Management - Clearing the Haze
- Backbone: Psychosocial interventions are first-line.
- Cognitive Behavioral Therapy (CBT): Reshape maladaptive thoughts/behaviors.
- Motivational Interviewing (MI): Bolster intrinsic desire for change.
- Contingency Management: Tangible rewards for abstinence.
- Withdrawal: Primarily supportive care (reassurance, hydration).
- Pharmacotherapy: Consider for severe symptoms (off-label).
- Dronabinol (agonist therapy)
- Gabapentin
⭐ Despite its prevalence, there are currently no FDA-approved medications for the treatment of cannabis use disorder.
Complications - The Aftermath
- Psychiatric: ↑ risk of psychosis (especially in adolescents), anxiety, depression, and amotivational syndrome (apathy, ↓ drive).
- Cannabinoid Hyperemesis Syndrome (CHS): Characterized by cyclical, severe nausea and vomiting, with compulsive hot showering for relief.

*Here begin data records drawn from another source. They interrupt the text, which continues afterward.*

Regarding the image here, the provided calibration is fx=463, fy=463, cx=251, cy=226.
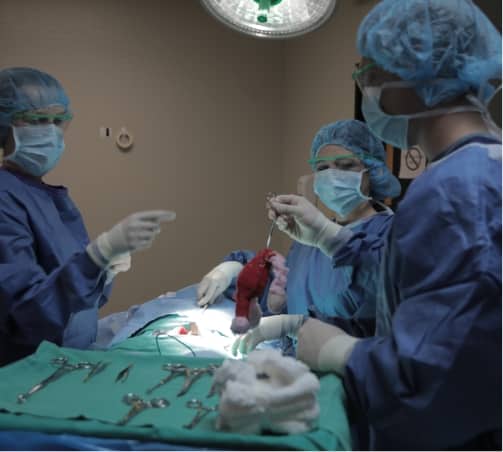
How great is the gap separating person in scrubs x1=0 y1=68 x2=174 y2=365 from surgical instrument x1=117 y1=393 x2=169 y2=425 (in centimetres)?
48

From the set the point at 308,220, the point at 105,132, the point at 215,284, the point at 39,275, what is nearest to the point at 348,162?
the point at 308,220

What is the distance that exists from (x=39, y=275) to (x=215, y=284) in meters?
0.93

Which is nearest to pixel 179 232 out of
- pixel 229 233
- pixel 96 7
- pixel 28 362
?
pixel 229 233

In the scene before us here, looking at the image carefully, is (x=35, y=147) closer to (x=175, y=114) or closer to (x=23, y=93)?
(x=23, y=93)

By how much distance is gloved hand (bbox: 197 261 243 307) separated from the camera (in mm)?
2174

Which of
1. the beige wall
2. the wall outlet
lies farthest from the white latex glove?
the wall outlet

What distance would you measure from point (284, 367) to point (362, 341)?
0.28 meters

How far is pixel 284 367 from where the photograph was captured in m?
0.86

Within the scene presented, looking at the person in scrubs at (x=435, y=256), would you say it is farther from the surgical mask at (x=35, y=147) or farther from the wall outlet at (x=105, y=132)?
the wall outlet at (x=105, y=132)

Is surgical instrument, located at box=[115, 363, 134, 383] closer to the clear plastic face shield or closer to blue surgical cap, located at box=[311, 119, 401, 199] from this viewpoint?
the clear plastic face shield

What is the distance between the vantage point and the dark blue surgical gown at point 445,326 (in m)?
0.86

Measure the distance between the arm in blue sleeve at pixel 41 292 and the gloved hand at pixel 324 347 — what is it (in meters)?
0.64

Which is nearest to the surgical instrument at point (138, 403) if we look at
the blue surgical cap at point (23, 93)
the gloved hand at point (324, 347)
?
the gloved hand at point (324, 347)

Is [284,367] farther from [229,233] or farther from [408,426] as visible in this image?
[229,233]
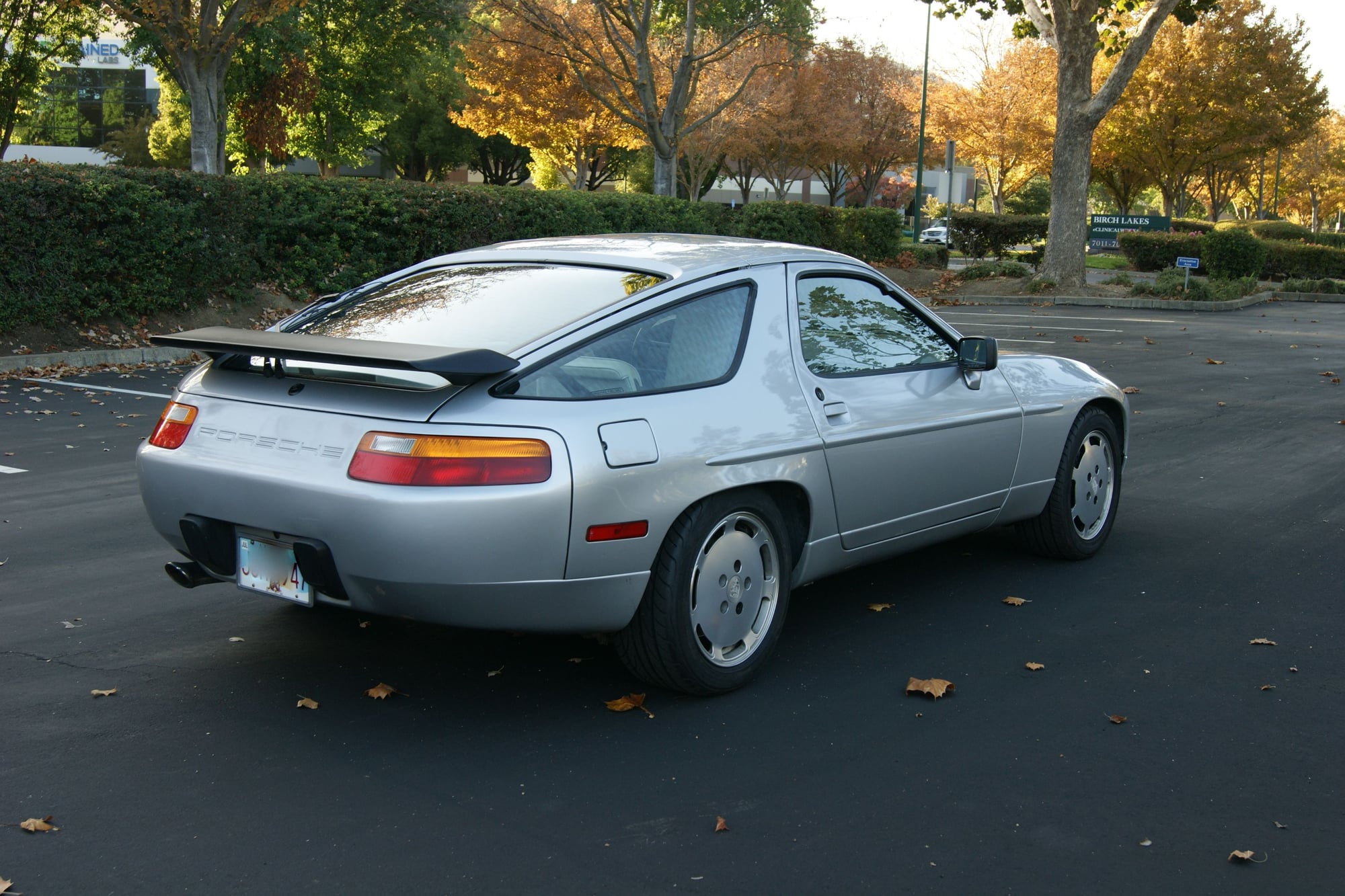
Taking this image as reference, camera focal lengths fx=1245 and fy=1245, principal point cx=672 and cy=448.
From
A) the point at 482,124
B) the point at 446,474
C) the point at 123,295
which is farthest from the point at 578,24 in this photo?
the point at 446,474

- Medical: Chronic bronchitis, potential ↑ risk for MI and stroke.
⭐ Adolescent cannabis use is strongly associated with a 2-4x increased risk of developing schizophrenia in adulthood.
- The primary psychoactive component is delta-9-tetrahydrocannabinol (THC), which acts on cannabinoid receptors CB1 and CB2.
- Intoxication presents with euphoria, anxiety, impaired coordination, conjunctival injection, dry mouth, and increased appetite.
- Withdrawal syndrome manifests as irritability, anxiety, insomnia, and decreased appetite, typically peaking at 48 hours.
- Chronic use is associated with amotivational syndrome and can precipitate psychosis in vulnerable individuals.
- Look for cannabinoid hyperemesis syndrome: episodic, severe vomiting relieved by hot showers.